The problem almost certainly is coming from your "string" tokens:
> /* <single quoted> ::= '<char>*' */
> single_quoted '[^']*'
> /* <double quoted> ::= "<char>*" */
> double_quoted \"[^\"]*\"
:
> {single_quoted} { return SINGLE_QUOTED ; }
> {double_quoted} { return DOUBLE_QUOTED ; }
For either of these tokens, on seeing a quote character, it will
slurp up the input until it finds the matching end quote. If that
is missing, however, it will read in the entire rest of the input
into the input buffer (resizing it larger and larger to hold it). So
when you have REJECT (from automatic yylineno), you get the error,
and if you get rid of REJECT, you still try to pull in the entire input.
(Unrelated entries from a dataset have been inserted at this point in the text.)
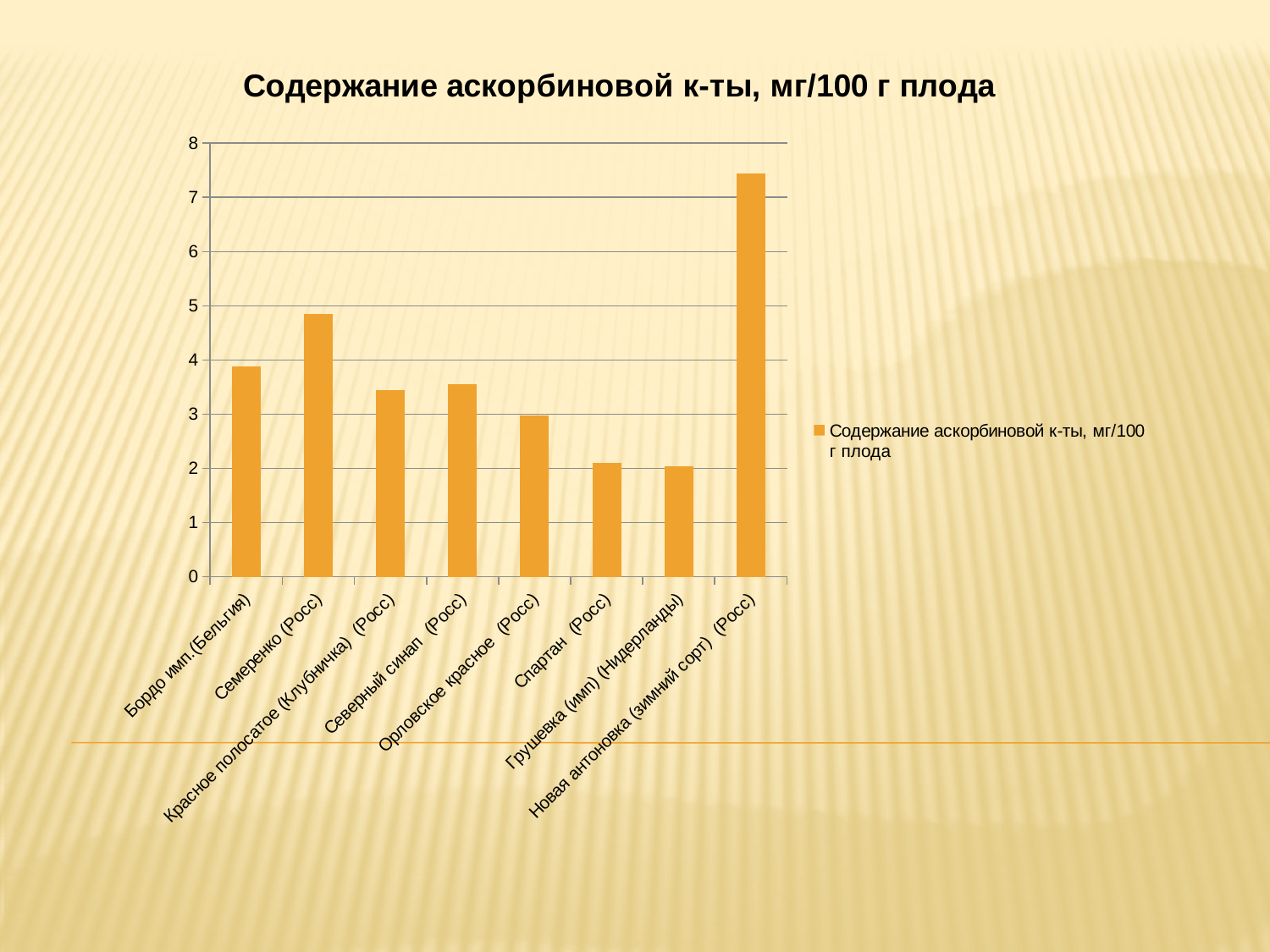
How many apple varieties (categories) are plotted on the chart? 8 Which has a higher value, Семеренко (Росс) or Бордо имп.(Бельгия)? Семеренко (Росс) Is the value for Новая антоновка (зимний сорт) (Росс) greater or less than 7? greater What kind of chart is shown on the slide? bar chart Which variety has the highest ascorbic acid content? Новая антоновка (зимний сорт) (Росс) How many series does the legend list? 1 Is the value for Семеренко (Росс) greater or less than 4? greater Is the value for Спартан (Росс) greater or less than 3? less Which has a higher value, Орловское красное (Росс) or Грушевка (имп) (Нидерланды)? Орловское красное (Росс) What is the title of the chart? Содержание аскорбиновой к-ты, мг/100 г плода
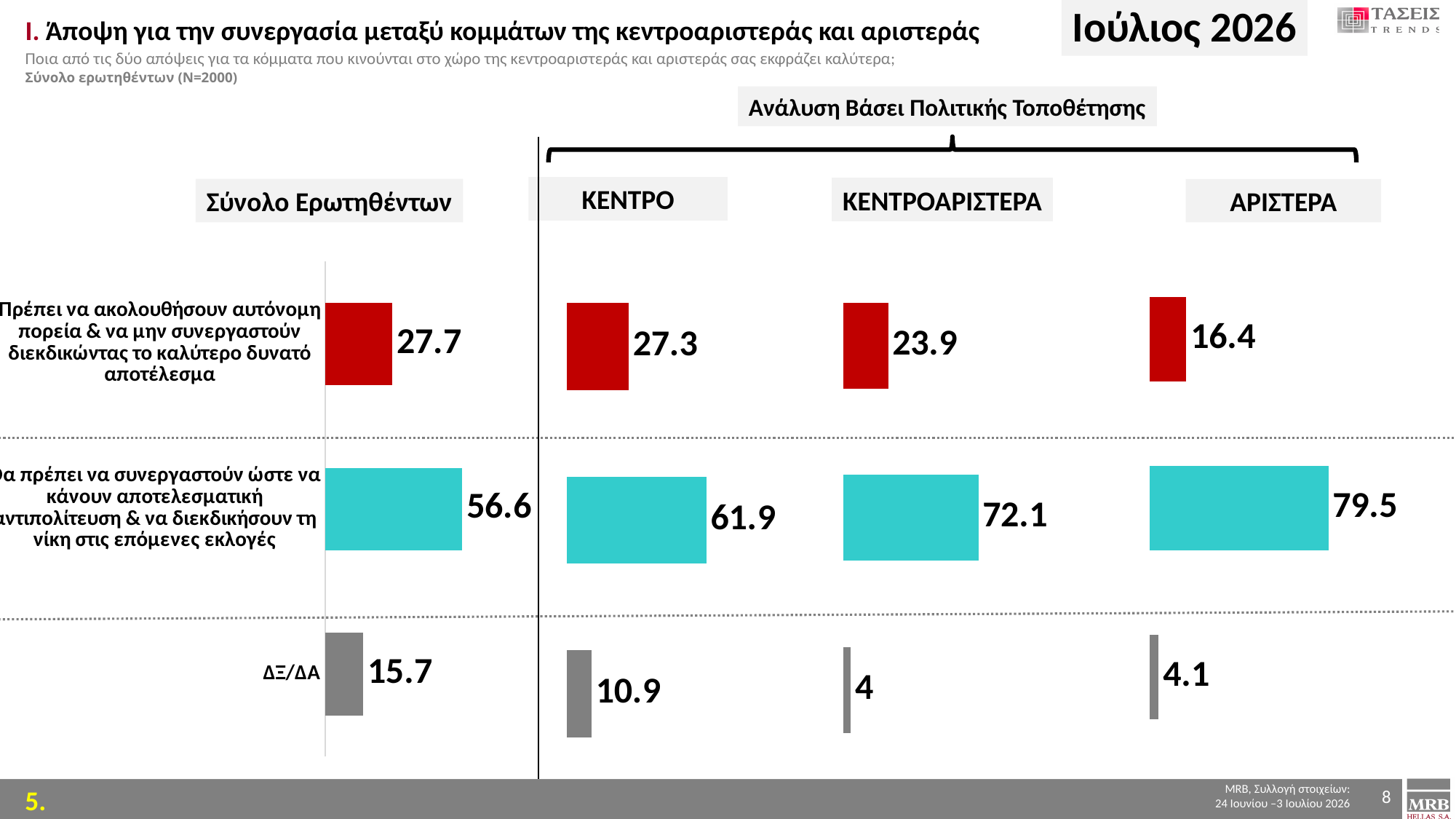
In the "ΚΕΝΤΡΟΑΡΙΣΤΕΡΑ" chart, which category has the highest value? Θα πρέπει να συνεργαστούν ώστε να κάνουν αποτελεσματική αντιπολίτευση & να διεκδικήσουν τη νίκη στις επόμενες εκλογές In the "Σύνολο Ερωτηθέντων" chart, what is the difference between the value for cooperating (56.6) and the value for following an autonomous path (27.7)? 28.9 In the "ΑΡΙΣΤΕΡΑ" chart, what is the value for ΔΞ/ΔΑ? 4.1 What is the difference between the ΔΞ/ΔΑ value in the "Σύνολο Ερωτηθέντων" chart (15.7) and in the "ΚΕΝΤΡΟ" chart (10.9)? 4.8 How many categories are shown in the "ΑΡΙΣΤΕΡΑ" chart? 3 Which is larger: the value for "Πρέπει να ακολουθήσουν αυτόνομη πορεία" in the "ΚΕΝΤΡΟΑΡΙΣΤΕΡΑ" chart or in the "ΑΡΙΣΤΕΡΑ" chart? ΚΕΝΤΡΟΑΡΙΣΤΕΡΑ In the "ΚΕΝΤΡΟ" chart, what is the value for "Πρέπει να ακολουθήσουν αυτόνομη πορεία & να μην συνεργαστούν διεκδικώντας το καλύτερο δυνατό αποτέλεσμα"? 27.3 In the "ΚΕΝΤΡΟ" chart, which category has the lowest value? ΔΞ/ΔΑ In the "ΚΕΝΤΡΟΑΡΙΣΤΕΡΑ" chart, what is the value for ΔΞ/ΔΑ? 4 In the "Σύνολο Ερωτηθέντων" chart, what is the value for "Θα πρέπει να συνεργαστούν ώστε να κάνουν αποτελεσματική αντιπολίτευση & να διεκδικήσουν τη νίκη στις επόμενες εκλογές"? 56.6 What colour are the bars for "Θα πρέπει να συνεργαστούν" across the charts? Turquoise (cyan) What kind of chart is the "Σύνολο Ερωτηθέντων" chart? Bar chart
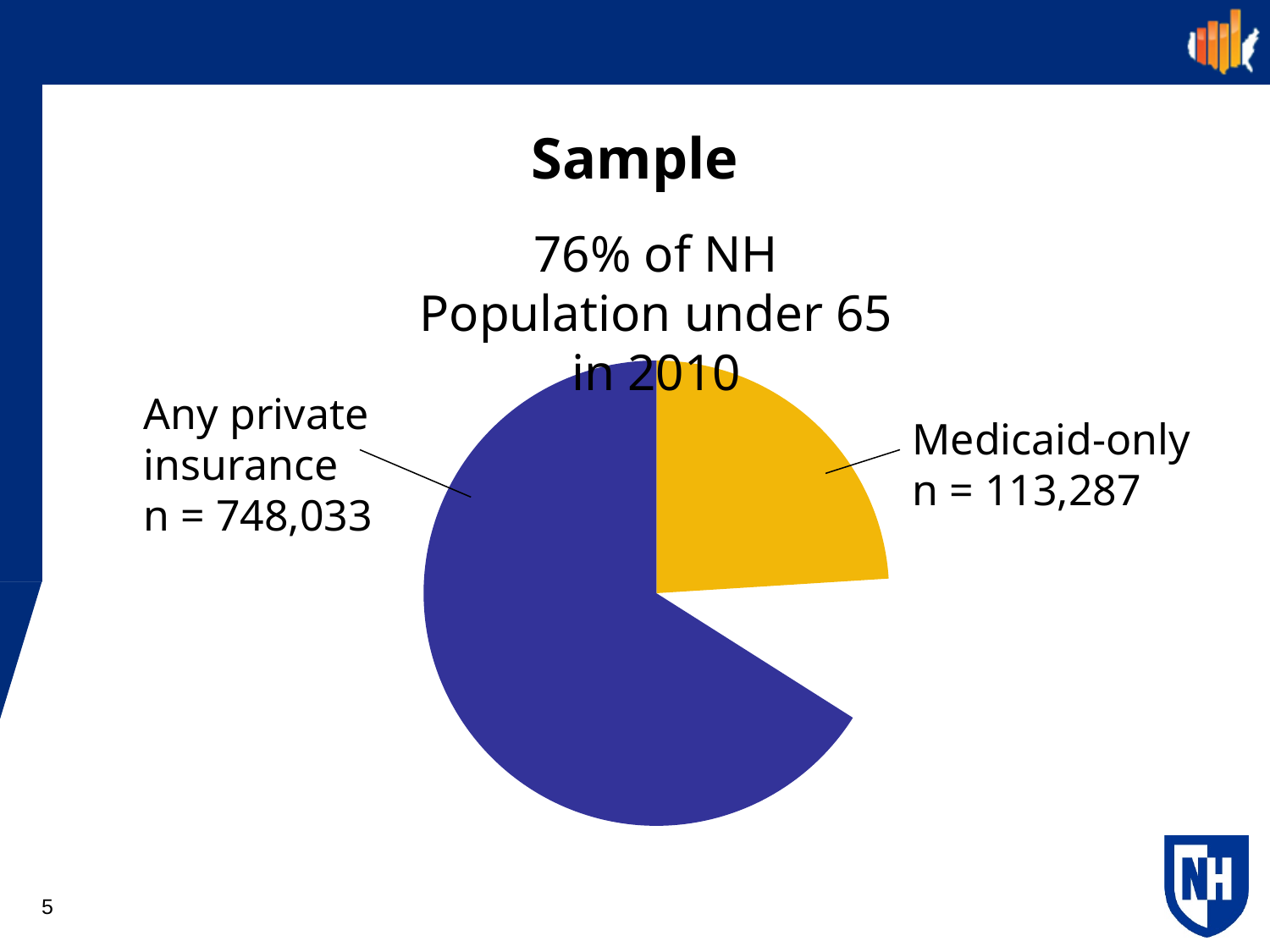
What is the n value for Medicaid-only in the pie chart? 113,287 Which category has the largest slice of the pie chart? Any private insurance What colour is the Medicaid-only slice in the pie chart? Yellow What is the n value for Any private insurance in the pie chart? 748,033 What type of chart is shown on the slide? Pie chart How many categories are shown in the pie chart? 2 What is the difference between the n for Any private insurance and the n for Medicaid-only? 634,746 Which category has the smallest slice of the pie chart? Medicaid-only Which is larger, the n for Any private insurance or the n for Medicaid-only? Any private insurance What is the title of the pie chart? 76% of NH Population under 65 in 2010 What is the combined n of the two slices in the pie chart? 861,320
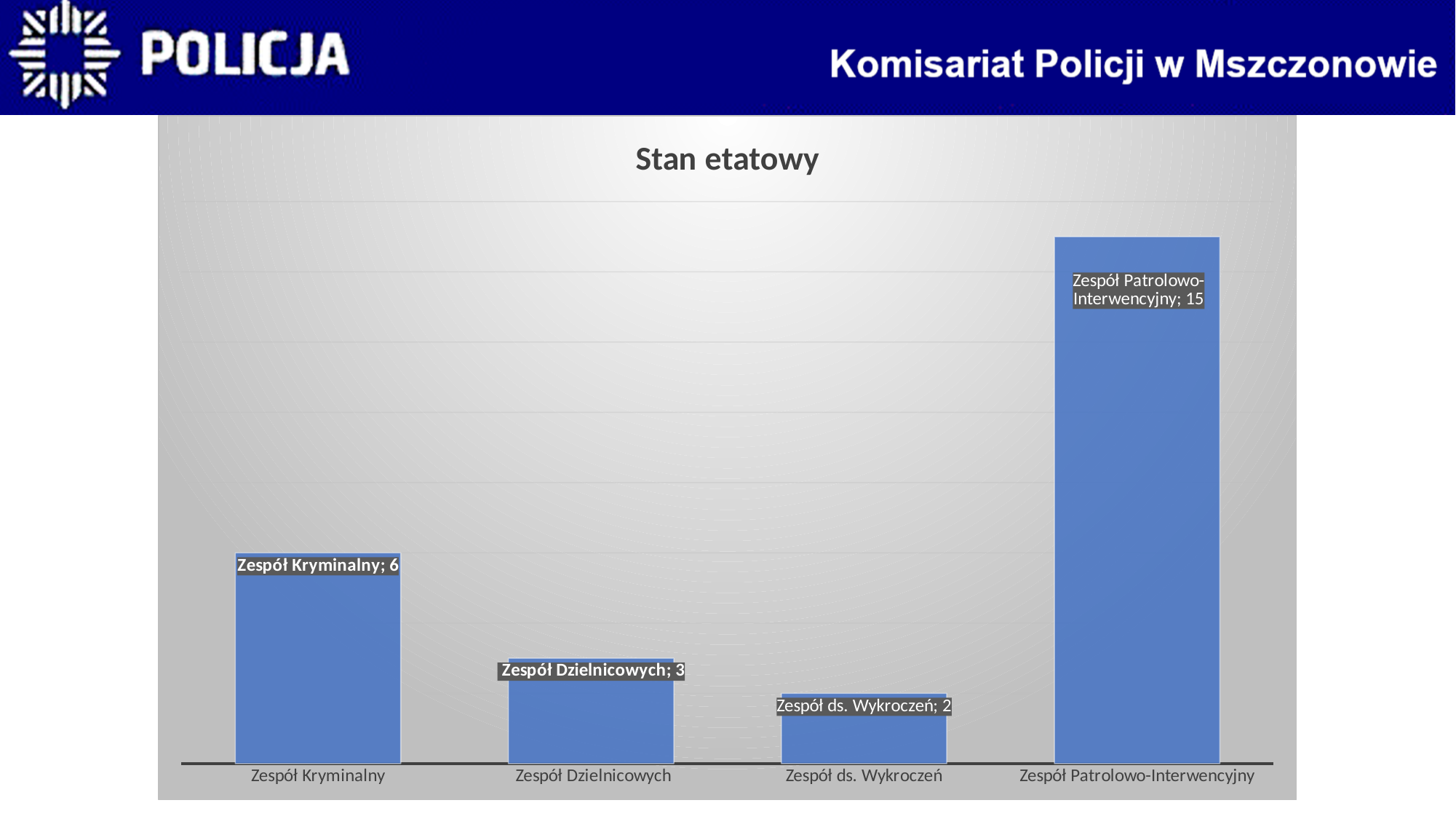
What is the difference between the values for Zespół Kryminalny and Zespół Dzielnicowych? 3 How many categories are shown in the chart? 4 What is the value for Zespół Kryminalny? 6 What is the difference between the values for Zespół Patrolowo-Interwencyjny and Zespół Kryminalny? 9 What is the title of the chart? Stan etatowy What kind of chart is shown on the slide? bar chart Which is larger, the value for Zespół Dzielnicowych or the value for Zespół ds. Wykroczeń? Zespół Dzielnicowych What is the value for Zespół Dzielnicowych? 3 What is the value for Zespół Patrolowo-Interwencyjny? 15 What is the value for Zespół ds. Wykroczeń? 2 Which category has the highest value? Zespół Patrolowo-Interwencyjny Which category has the lowest value? Zespół ds. Wykroczeń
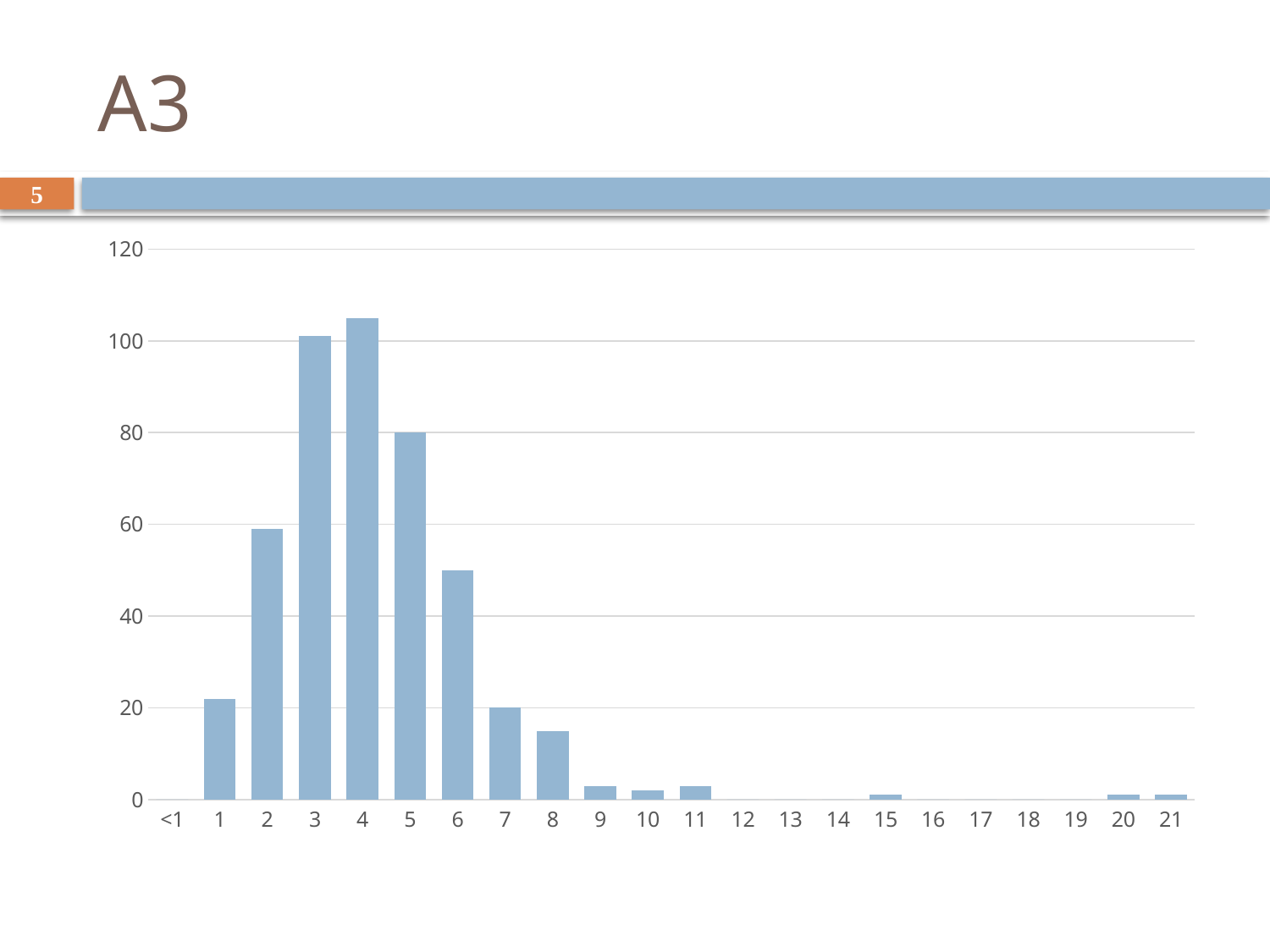
Which category has the tallest bar? 4 What is the title of the slide? A3 What is the value for category 5? 80 What is the value for category 7? 20 Which is larger, the value for category 2 or the value for category 5? 5 Do the values rise or fall from category 4 to category 8? fall What kind of chart is shown on the slide? bar chart Is the value for category 8 greater or less than 20? less Is the value for category 2 greater or less than 40? greater How many categories are shown on the x axis? 22 Is the value for category 1 greater or less than 40? less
Since you then apparently have no rule that can match a quote without
a matching quote, it gets lost.
The usual solution is to not allow newlines in strings and more carefully
detect malformed strings:
single_quoted '[^'\n]*'
double_quoted \"[^\"\n]*\"
%%
{single_quoted} { return SINGLE_QUOTED ; }
{double_quoted} { return DOUBLE_QUOTED ; }
' { error("unmatched '"); }
\" { error("unmatched \""); }
Chris Dodd
cdodd@acm.org
| |
| David Deharbe 2006-02-11, 7:01 pm |
| The suggestion of Chris Dodd indeed resolves my problem (although I do
not understand quite why, since the problematic input does not have any
unmatched quote). I also uncommented the default rule to handle
unrecognized characters.
Thanks,
David.
--
|
|
|
|
|